What this task involves
The entries below contain pictures, which are to be left out; write out exactly, and only, the lines from the line with "Mallorcan Wild Flowers, Canvas Print" up to and including the line with "Климатичните промени вече".

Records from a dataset
*** Begin section ***

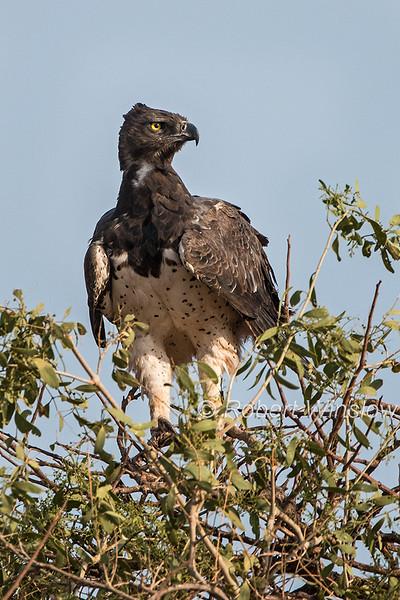 Martial Eagle, Polemaetus bellicosus, Samburu National Reserve, Kenya, Africa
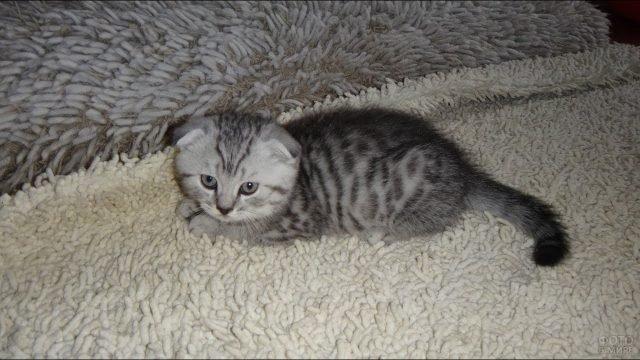 Маленький котёночек лежит на ковре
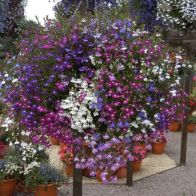 See more information about the Lobelia 'Fountain' Mix - 40x Plug Plants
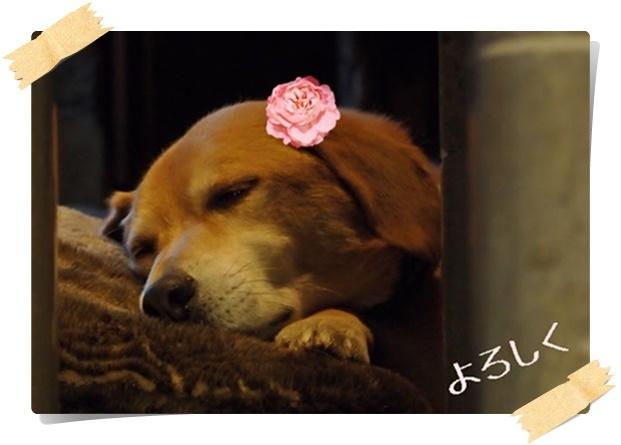 ミニバラを付けた誕生日犬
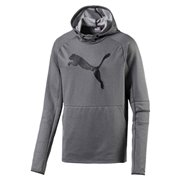 PUMA Tec Sports Cat men hooded sweatshirt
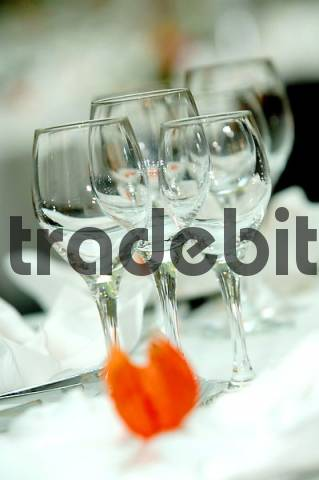 Product picture wine glasses on a festive laid table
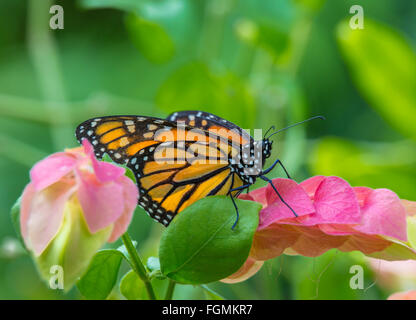Monarch Butterfly Danaus plexippus at The Butterfly Estates in Fort Myers Florida - Stock Photo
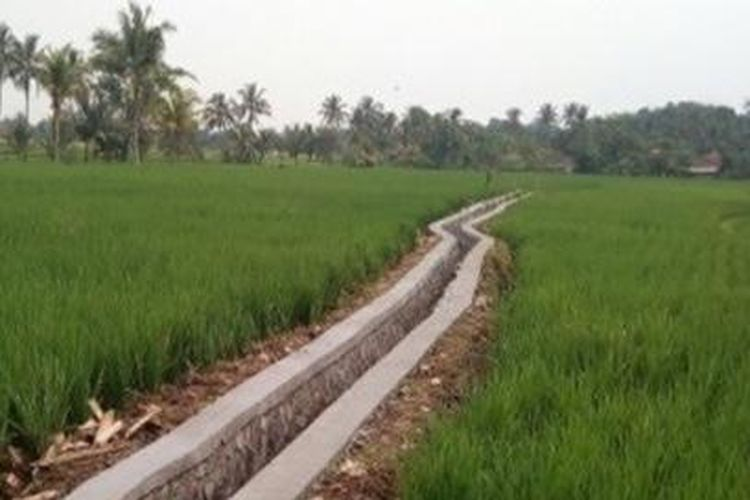 Ilustrasi program Rehabilitasi Jaringan Irigasi Tersier (RJIT) di daerah irigasi Rawa Sepat, Desa Cibodas, Kecamatan Sukatani, Kabupaten Purwakarta, Jawa Barat.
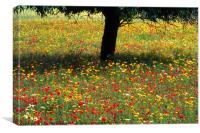 Mallorcan Wild Flowers, Canvas Print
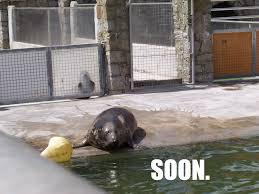 Soon Meme - soon seal soon know your meme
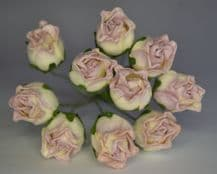 15mm PALE DUSKY PINK HIP ROSE BUDS (L) Mulberry Paper Flowers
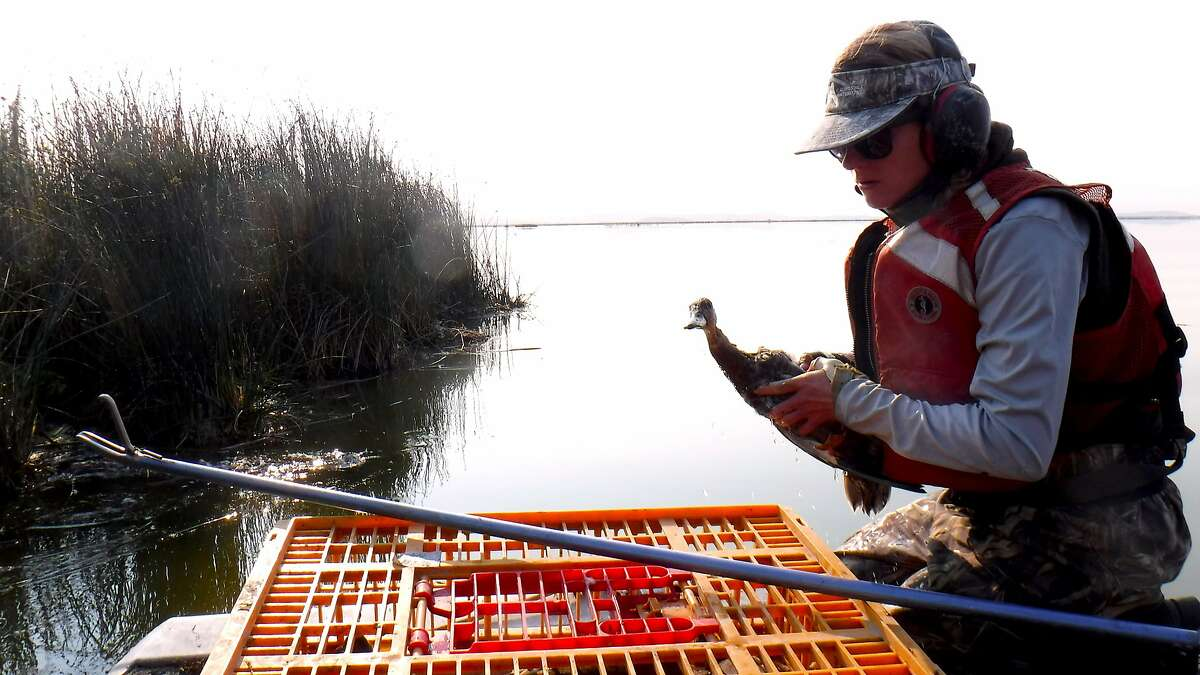 Caroline Brady, a biologist with the California Waterfowl Association, rescues a duck infected with avian botulism, for transport to the region's Duck Hospital for treatment and recovery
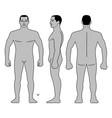 fashion man body full length bald template figure vector image vector image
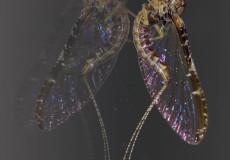 Fliegenhaft (Coleon dipterum)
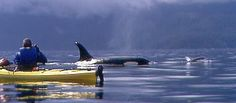 Kayak Whale Watching in the San Juan Islands, Seattle, Washington    This is number one on my bucket list....orcas not in captivity and SO CLOSE!!!!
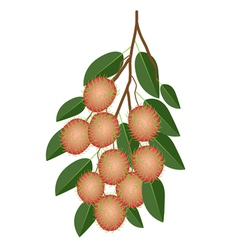 Fresh juicy rambutans on a tree branch vector
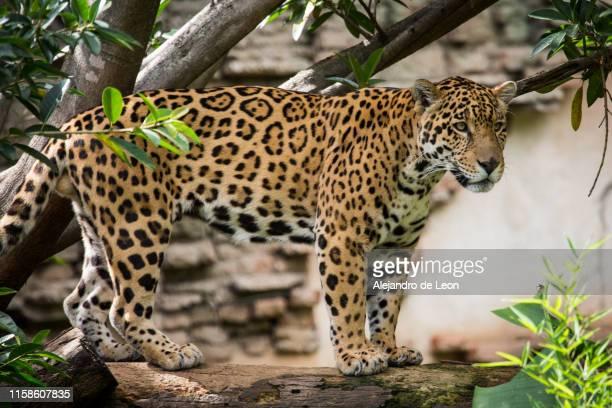 jaguar resting - jaguar stock pictures, royalty-free photos & images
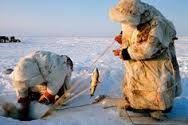 「Fish trap russia」の画像検索結果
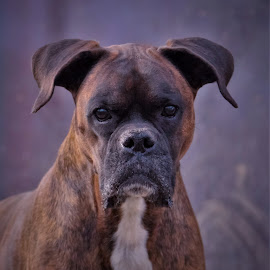 Miss Rainey by Sue Delia - Animals - Dogs Portraits ( boxer, closeup, alert, female, dog, pet, brindle,  )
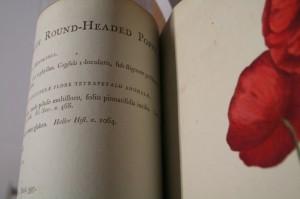 rare book photo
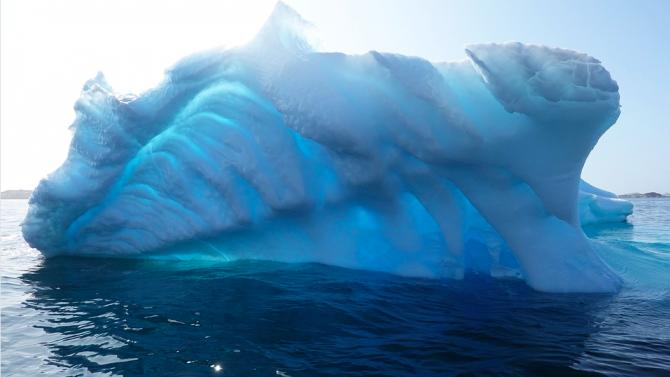 Климатичните промени вече трансформират Нова Зеландия, установява проучване
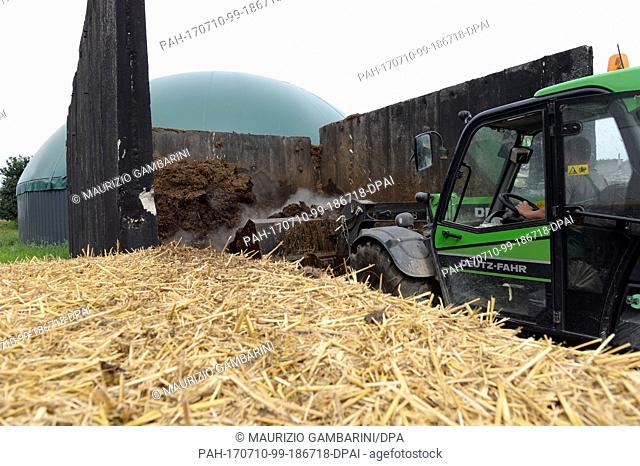A wheel loader can be seen on an ecological farm in Lanke, Germany, 10 July 2017. The eco farmer Hauser has cattle and pigs which he fattens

*** End section ***

Task output
 Mallorcan Wild Flowers, Canvas Print
 Soon Meme - soon seal soon know your meme
 15mm PALE DUSKY PINK HIP ROSE BUDS (L) Mulberry Paper Flowers
 Caroline Brady, a biologist with the California Waterfowl Association, rescues a duck infected with avian botulism, for transport to the region's Duck Hospital for treatment and recovery
 fashion man body full length bald template figure vector image vector image
 Fliegenhaft (Coleon dipterum)
 Kayak Whale Watching in the San Juan Islands, Seattle, Washington    This is number one on my bucket list....orcas not in captivity and SO CLOSE!!!!
 Fresh juicy rambutans on a tree branch vector
 jaguar resting - jaguar stock pictures, royalty-free photos & images
 「Fish trap russia」の画像検索結果
 Miss Rainey by Sue Delia - Animals - Dogs Portraits ( boxer, closeup, alert, female, dog, pet, brindle,  )
 rare book photo
 Климатичните промени вече трансформират Нова Зеландия, установява проучване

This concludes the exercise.